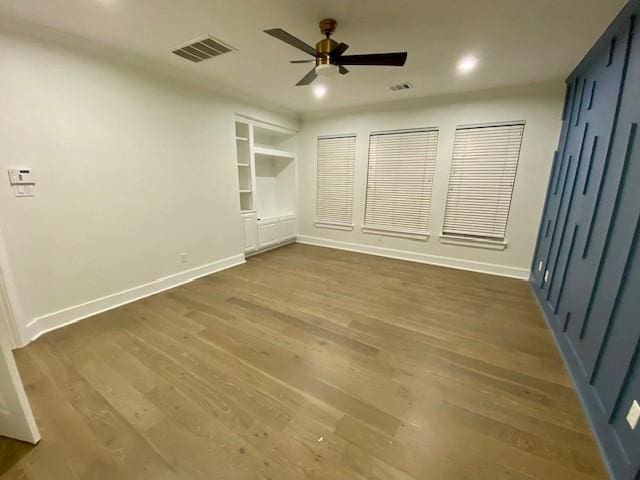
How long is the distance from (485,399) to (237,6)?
331cm

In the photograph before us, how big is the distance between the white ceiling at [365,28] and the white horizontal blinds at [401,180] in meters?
1.24

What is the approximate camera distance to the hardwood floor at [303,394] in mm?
1302

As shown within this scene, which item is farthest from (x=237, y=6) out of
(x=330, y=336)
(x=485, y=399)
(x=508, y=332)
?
(x=508, y=332)

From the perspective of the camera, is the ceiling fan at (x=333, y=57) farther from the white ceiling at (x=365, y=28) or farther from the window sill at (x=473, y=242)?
the window sill at (x=473, y=242)

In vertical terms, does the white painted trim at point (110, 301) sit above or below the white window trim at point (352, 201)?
below

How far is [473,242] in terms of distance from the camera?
412 centimetres

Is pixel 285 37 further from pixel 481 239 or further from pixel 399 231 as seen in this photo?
pixel 481 239

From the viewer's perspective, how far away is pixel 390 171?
15.1ft

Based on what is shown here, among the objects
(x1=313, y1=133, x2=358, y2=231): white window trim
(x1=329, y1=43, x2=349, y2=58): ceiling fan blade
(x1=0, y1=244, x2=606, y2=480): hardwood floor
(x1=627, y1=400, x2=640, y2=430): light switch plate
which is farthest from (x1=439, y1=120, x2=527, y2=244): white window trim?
(x1=627, y1=400, x2=640, y2=430): light switch plate

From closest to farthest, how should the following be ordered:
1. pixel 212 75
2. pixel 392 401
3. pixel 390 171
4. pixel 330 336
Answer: pixel 392 401, pixel 330 336, pixel 212 75, pixel 390 171

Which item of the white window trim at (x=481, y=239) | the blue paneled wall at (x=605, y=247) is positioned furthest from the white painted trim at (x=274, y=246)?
the blue paneled wall at (x=605, y=247)

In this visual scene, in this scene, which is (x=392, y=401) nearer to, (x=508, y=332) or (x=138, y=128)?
(x=508, y=332)

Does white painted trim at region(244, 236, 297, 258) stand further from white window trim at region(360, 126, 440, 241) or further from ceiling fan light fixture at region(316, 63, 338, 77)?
ceiling fan light fixture at region(316, 63, 338, 77)

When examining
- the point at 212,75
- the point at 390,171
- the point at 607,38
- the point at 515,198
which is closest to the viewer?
the point at 607,38
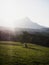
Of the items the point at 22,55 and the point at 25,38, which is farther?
the point at 25,38

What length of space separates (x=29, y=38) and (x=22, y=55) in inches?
14.6

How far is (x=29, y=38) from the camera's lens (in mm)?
3076

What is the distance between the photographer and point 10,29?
9.73 ft

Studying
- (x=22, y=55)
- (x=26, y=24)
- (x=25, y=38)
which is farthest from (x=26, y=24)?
(x=22, y=55)

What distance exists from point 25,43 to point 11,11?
64 cm

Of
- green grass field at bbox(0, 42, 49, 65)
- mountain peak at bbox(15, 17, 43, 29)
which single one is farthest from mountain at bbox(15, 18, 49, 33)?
green grass field at bbox(0, 42, 49, 65)

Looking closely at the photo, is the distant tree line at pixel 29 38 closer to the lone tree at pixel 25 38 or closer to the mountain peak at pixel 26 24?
the lone tree at pixel 25 38

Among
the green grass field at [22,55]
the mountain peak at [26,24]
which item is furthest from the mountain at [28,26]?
the green grass field at [22,55]

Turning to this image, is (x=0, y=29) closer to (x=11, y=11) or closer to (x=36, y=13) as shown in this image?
(x=11, y=11)

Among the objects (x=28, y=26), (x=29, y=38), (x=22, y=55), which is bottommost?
(x=22, y=55)

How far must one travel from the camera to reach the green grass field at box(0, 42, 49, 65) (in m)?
2.82

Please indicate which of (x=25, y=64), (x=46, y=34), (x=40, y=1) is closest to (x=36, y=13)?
(x=40, y=1)

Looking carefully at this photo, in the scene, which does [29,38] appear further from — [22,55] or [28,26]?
[22,55]

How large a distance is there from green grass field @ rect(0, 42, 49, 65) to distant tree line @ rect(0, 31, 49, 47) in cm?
8
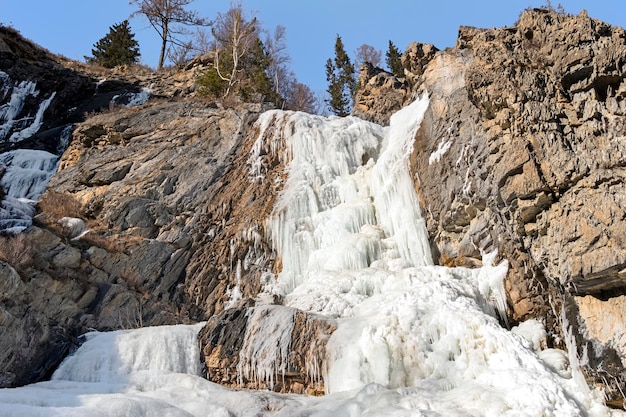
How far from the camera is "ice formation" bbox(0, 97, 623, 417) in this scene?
19.7 ft

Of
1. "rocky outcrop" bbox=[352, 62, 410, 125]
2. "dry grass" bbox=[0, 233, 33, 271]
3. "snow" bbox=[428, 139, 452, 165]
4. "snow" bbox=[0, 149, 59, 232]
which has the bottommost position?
"dry grass" bbox=[0, 233, 33, 271]

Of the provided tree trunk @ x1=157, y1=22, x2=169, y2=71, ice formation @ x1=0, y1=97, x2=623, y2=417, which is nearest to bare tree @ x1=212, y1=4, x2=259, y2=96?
tree trunk @ x1=157, y1=22, x2=169, y2=71

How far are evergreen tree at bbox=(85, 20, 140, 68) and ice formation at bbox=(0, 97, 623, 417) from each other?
63.5 feet

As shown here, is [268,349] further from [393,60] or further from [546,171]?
[393,60]

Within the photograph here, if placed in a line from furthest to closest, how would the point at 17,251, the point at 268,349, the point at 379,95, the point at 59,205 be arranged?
1. the point at 379,95
2. the point at 59,205
3. the point at 17,251
4. the point at 268,349

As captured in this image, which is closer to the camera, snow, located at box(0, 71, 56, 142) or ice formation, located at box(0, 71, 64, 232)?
ice formation, located at box(0, 71, 64, 232)

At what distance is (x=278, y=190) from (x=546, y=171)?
7.82 meters

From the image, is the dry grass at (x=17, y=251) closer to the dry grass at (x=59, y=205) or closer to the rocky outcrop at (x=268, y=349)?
the dry grass at (x=59, y=205)

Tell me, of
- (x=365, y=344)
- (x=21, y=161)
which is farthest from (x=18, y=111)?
(x=365, y=344)

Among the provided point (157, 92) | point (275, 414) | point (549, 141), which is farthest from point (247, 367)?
point (157, 92)

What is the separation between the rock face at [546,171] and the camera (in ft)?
21.6

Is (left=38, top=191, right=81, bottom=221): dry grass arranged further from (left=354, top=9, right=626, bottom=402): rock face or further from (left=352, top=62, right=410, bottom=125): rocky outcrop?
(left=352, top=62, right=410, bottom=125): rocky outcrop

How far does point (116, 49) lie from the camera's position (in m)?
27.8

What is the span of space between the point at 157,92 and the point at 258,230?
1344 cm
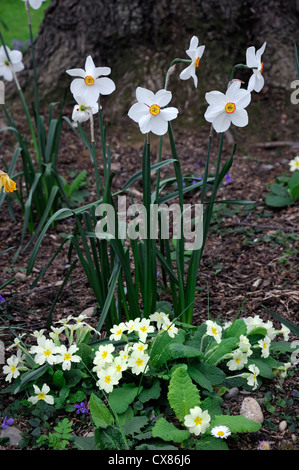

- - - -

• **Directions**
How many lines of the records above contain the string "between"? Treat case as significant, and give only the number.

• **Answer to the exercise**
4